The Story of the Weeping Camel From the Periphery

in 47th San Francisco International Film Festival

by Bence Nánay

The most memorable and the most artistically valuable films of the last couple of years are not from countries that are considered to be the traditional centers of cinema. They are not from Italy or France. Not even from England, Germany or the USA. They tend to come from relatively peripheral places such as Iran, Argentina, Bosnia, Taiwan, Georgia, Turkey or Korea.

The film that won the first FIPRESCI prize at the San Francisco Film Festival is a Mongolian one – you can hardly get more peripheral than that. Mongolian cinema has not been in the focus of the attention of the international film critic community and most of the films that one may remember as Mongolian ones (with the possible exception of the films of Dejidiin Jigjid) were actually not Mongolian productions. Nikita Mikhalkov’s 1991 film, Urga (also known as Close to Eden), the film that probably put Mongolia on the map of world cinema, for example, was shot in the Mongolian deserts, but it is not a Mongolian film.

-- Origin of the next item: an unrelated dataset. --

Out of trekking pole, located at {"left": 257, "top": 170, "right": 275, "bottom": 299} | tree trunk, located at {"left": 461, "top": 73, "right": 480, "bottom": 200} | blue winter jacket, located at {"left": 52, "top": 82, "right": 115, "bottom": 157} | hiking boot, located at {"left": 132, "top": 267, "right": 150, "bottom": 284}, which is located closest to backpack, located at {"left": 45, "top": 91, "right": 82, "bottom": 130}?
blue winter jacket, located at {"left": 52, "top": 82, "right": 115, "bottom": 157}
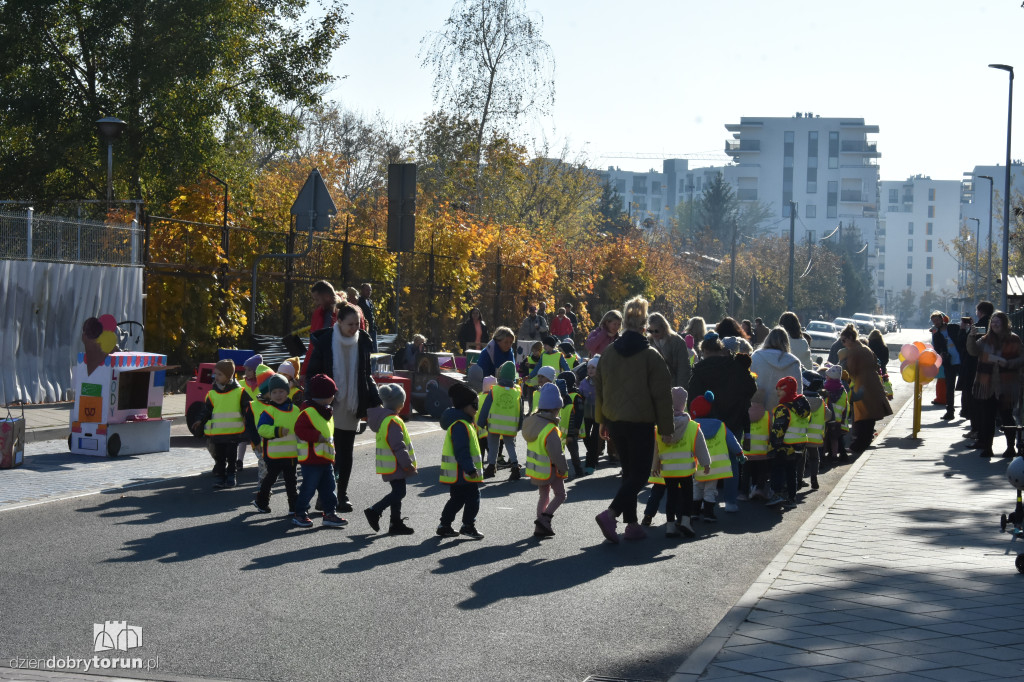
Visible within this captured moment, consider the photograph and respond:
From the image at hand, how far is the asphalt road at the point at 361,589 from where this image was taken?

The topic of The Story of the Weeping Camel is not exactly trendy either: it’s about two camels. Two camels and the people whose life is intertwined with the lives of these animals – their keepers who live in the middle of the Gobi desert. The way the filmmakers, graduates of the Hochschule für Film und Fernsehen München, filmed the lives of these Mongolian nomads defies categorization. It is neither documentary nor fiction: it’s none – or both.

This way of filmmaking is very similar to the films of the recently deceased great French filmmaker, Jean Rouch. As in Rouch’s films (The Human Pyramid or I, a Negro, for example), in The Story of the Weeping Camel the question does not even arise whether the story is fictional or not. The people (and animals) we see on film behave in a similar way as they probably would behave were the camera not there and the drama of the two camels that unfolds in the film would have happened even if the filmmakers had never been there. Does this make the film a documentary? The Story of the Weeping Camel, as Rouch’s films, raises deep questions about the possibilities of drawing the line between documentaries and fiction films. On the negative side, as Rouch’s films, The Story of the Weeping Camel also comes quite close to exoticism at times. Much of the attention of the camera is directed at how different the life of these Mongolian people is and how exotic it is to live in a yurt without electricity and running water.

The film is really about the two camels: mother and son. The mother abandons her little one and chases him away each time he approaches her. A real drama with real personalities. It is very rare that a film manages to make an animal its main character. The only example that springs to mind is Robert Bresson’s Au hazard Balthasar from 1966. In Bresson’s film, the donkey played a more important (and more emotionally engaging) role than any of the human characters. I do not know of any film that managed to achieve the same effect ever since. The Story of the Weeping Camel came very very close.